COSTA MESA — Chargers running back Austin Ekeler was left confused after being shut out against the New England Patriots in Week 13, but then he realized why the flat performance occurred.
The Chargers didn’t have an offensive identity through 12 games of the season.
“I think that’s where we struggled this year (with) just trying to find what really is our formula for success on offense,” Ekeler said on Dec. 9.
Ekeler found his answers after back-to-back wins and a 30-point performance against the Las Vegas Raiders last week.
Rookie quarterback Justin Herbert is the Chargers’ offensive identity, according to Ekeler.
“I think we have an identity and I think a lot of it stands from our rookie quarterback, who’s been really playing well,” Ekeler said Tuesday. “He’s taken a lot of responsibility on his shoulders and proven he can take that and I think our identity is coming through Herbert right now.
“Obviously, we’re trying to run the game, but Herbert is out there taking control and doing it with his arm and legs too at the quarterback spot.”
Herbert had a dynamic start to his NFL career after taking over as the starter in Week 2, but he hit a rough patch in games against the Miami Dolphins, Buffalo Bills and Patriots.

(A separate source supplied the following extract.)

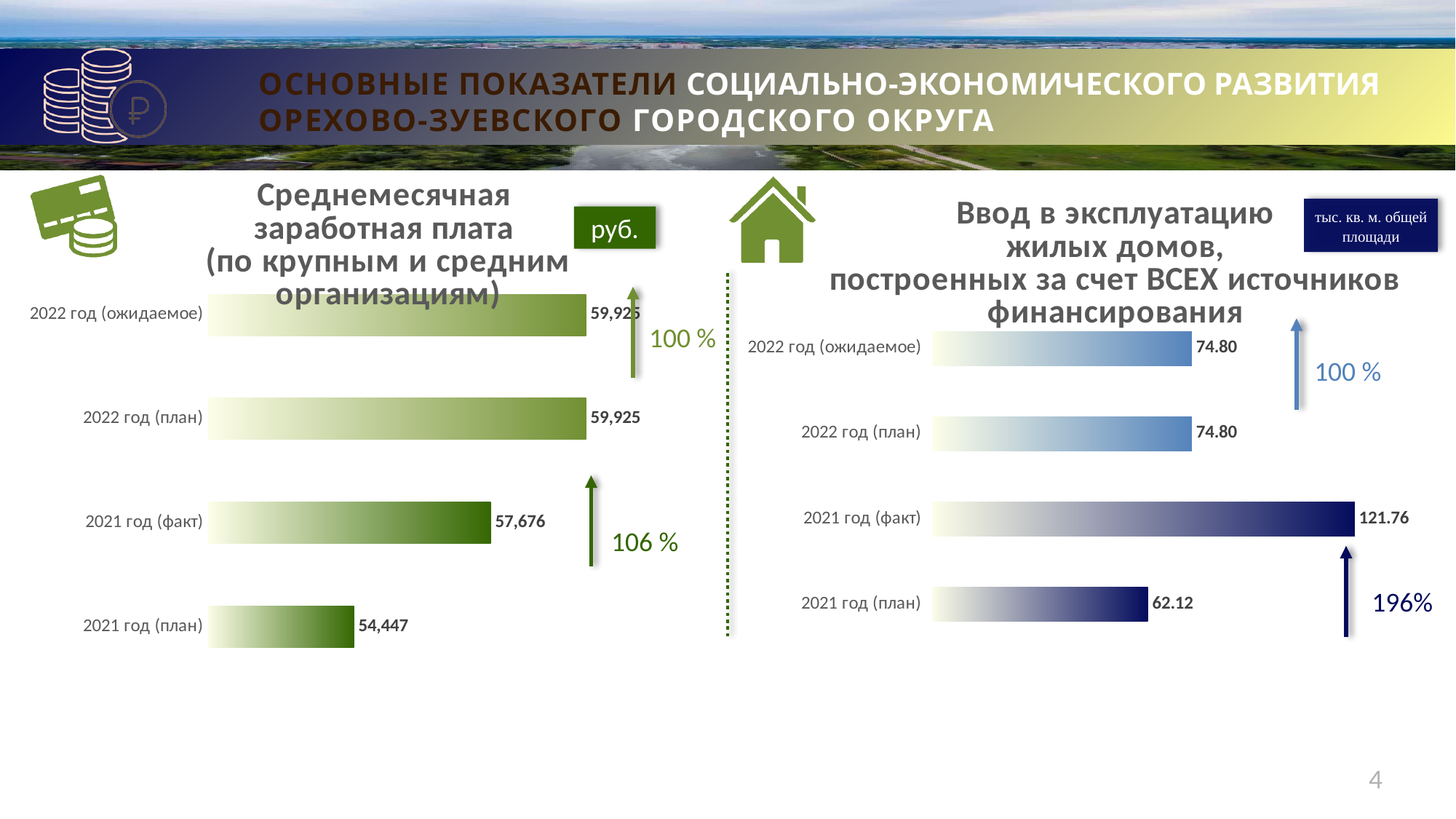
In the right chart (Ввод в эксплуатацию жилых домов), what is the value for 2021 год (план)? 62.12 In the left chart (Среднемесячная заработная плата), what is the value for 2021 год (факт)? 57,676 In the left chart (Среднемесячная заработная плата), what is the difference between 2021 год (факт) and 2021 год (план)? 3,229 In the left chart (Среднемесячная заработная плата), which category has the lowest value? 2021 год (план) What type of chart is the right chart (Ввод в эксплуатацию жилых домов)? Bar chart In the left chart (Среднемесячная заработная плата), how many bars are shown? 4 In the right chart (Ввод в эксплуатацию жилых домов), which category has the highest value? 2021 год (факт) In the right chart (Ввод в эксплуатацию жилых домов), what is the value for 2021 год (факт)? 121.76 In the right chart (Ввод в эксплуатацию жилых домов), what is the difference between 2021 год (факт) and 2021 год (план)? 59.64 In the right chart (Ввод в эксплуатацию жилых домов), which is larger: 2021 год (факт) or 2022 год (план)? 2021 год (факт) In the left chart (Среднемесячная заработная плата), what is the value for 2022 год (план)? 59,925 In the left chart (Среднемесячная заработная плата), what is the value for 2021 год (план)? 54,447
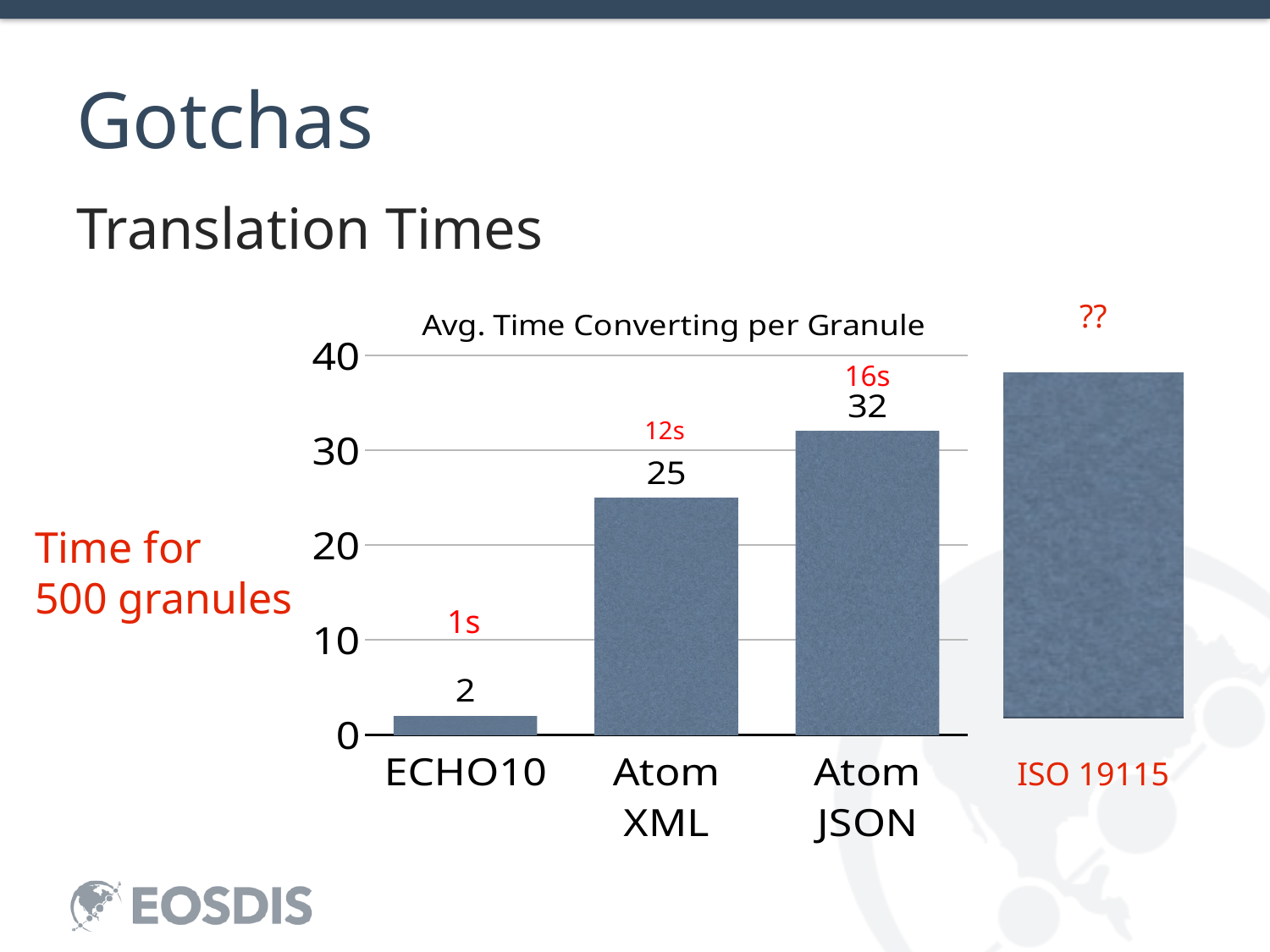
Among the labelled bars, which category has the highest average time converting per granule? Atom JSON What kind of chart is shown on the slide? bar chart What is the difference between the values for Atom JSON and Atom XML? 7 What is the value for Atom JSON in the Avg. Time Converting per Granule chart? 32 Which is larger, the value for Atom XML or the value for ECHO10? Atom XML What is the title of the chart? Avg. Time Converting per Granule What is the difference between the values for Atom XML and ECHO10? 23 What red annotation is shown above the Atom XML bar for the time for 500 granules? 12s What is the value for ECHO10 in the Avg. Time Converting per Granule chart? 2 Which category has the lowest average time converting per granule? ECHO10 Is the value for Atom JSON greater or less than 30? greater What is the value for Atom XML in the Avg. Time Converting per Granule chart? 25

The Chargers faced the AFC East in four consecutive games between Weeks 10 to 13.
Herbert struggled with reading blitz disguises against those three teams and was looking for certain targets instead of spreading the ball.
But Herbert made adjustments in the past two games and has earned more trust from teammates and coaches after guiding them on back-to-back game-winning final drives against the Atlanta Falcons and Raiders in overtime.
Chargers wide receiver Jalen Guyton said Herbert made a key audible at the line of scrimmage against the Raiders after reading the defense. Guyton said Herbert read the defense incorrectly in a similar situation a few weeks earlier.
“Justin started out playing well,” Chargers coach Anthony Lynn said. “He peaked a little bit. You had to expect it. You knew that was coming. So he went through a rough patch and I believe he’s come out of the rough patch with his performance over the last couple weeks. I think he’s a better quarterback coming out of that rough patch, so he’s doing some good things, but he still has ways to go.”
Herbert is showing his fast start wasn’t a fluke by countering defenses’ adjustments. He’s now seeing teams for a second time, starting with the Raiders last week and ending the season against the Denver Broncos on Sunday and Kansas City Chiefs in Week 17.
Lynn said Herbert stopped looking for his star players and returned to his progression reads and spreading the ball.
Herbert struggled to incorporate Ekeler when he returned from his six-game absence in Week 12 against the Bills. The Chargers averaged 29.5 points while Ekeler was sidelined with a torn hamstring. They only managed 17 points combined in Ekeler’s first two games back.
The Chargers’ offense is back on track because Herbert has taken control and players have followed the star rookie’s lead. He’s no longer concerned with feeding his top playmakers. They’re waiting for their opportunities.
“Super proud of him,” Ekeler said about Herbert. “We’re trying to back him up as much as we can by making plays for him out in space because he’s giving us opportunities. We just have to take advantage.”
Austin Ekeler kept it simple when asked what’s the offensive identity: “Justin Herbert.” #Chargers
— Gilbert Manzano (@GManzano24) December 22, 2020
NO PLANS TO SHUT DOWN BOSA
With two games left on the schedule, Lynn said he has no plans to shut down Joey Bosa for the season after Bosa was placed in the concussion protocol for the second time this year.
“Guys in the protocol, I really can’t talk about them anyway, but that’s not the intention,” Lynn said about his star pass rusher.
Bosa left in the fourth quarter of last week’s game against the Las Vegas Raiders to be evaluated for a concussion. He missed two games after sustaining a concussion in Week 8 against the Denver Broncos.
Bosa has dealt with multiple injuries this season, including a shin injury that limited his snap count versus the Raiders.
REMEMBERING KEVIN GREENE
Lynn opened his Tuesday news conference by remembering Hall of Fame outside linebacker Kevin Greene, who died Monday at the age of 58.
Lynn referred to Greene as a great friend and an unbelievable pass rusher. Greene played the first eight seasons of his 15-year NFL career with the Rams.
“You just felt like a better person because his enthusiasm for life, his passion, it was contagious,” Lynn said about Greene. “It was just sad when I heard he had passed yesterday, but I know he’s in a better place right now. But if you pray, please keep his family in your prayers, please.
“When Kevin was with the Carolina Panthers and I was with the 49ers, Kevin was my nemesis. I could not block him. He was unbelievable, but at the same time, he was this great pass rusher, but he had such a respect for his opponent in the game that you couldn’t help but to like him.”
Lynn said he spoke to Greene before the 2020 season about coaching together in the future. Greene was an outside linebackers coach for the Green Bay Packers and New York Jets.
“We spoke right before the season about opportunities of working together one day,” Lynn said. “I just hate (that) I missed out on an opportunity to work with him.”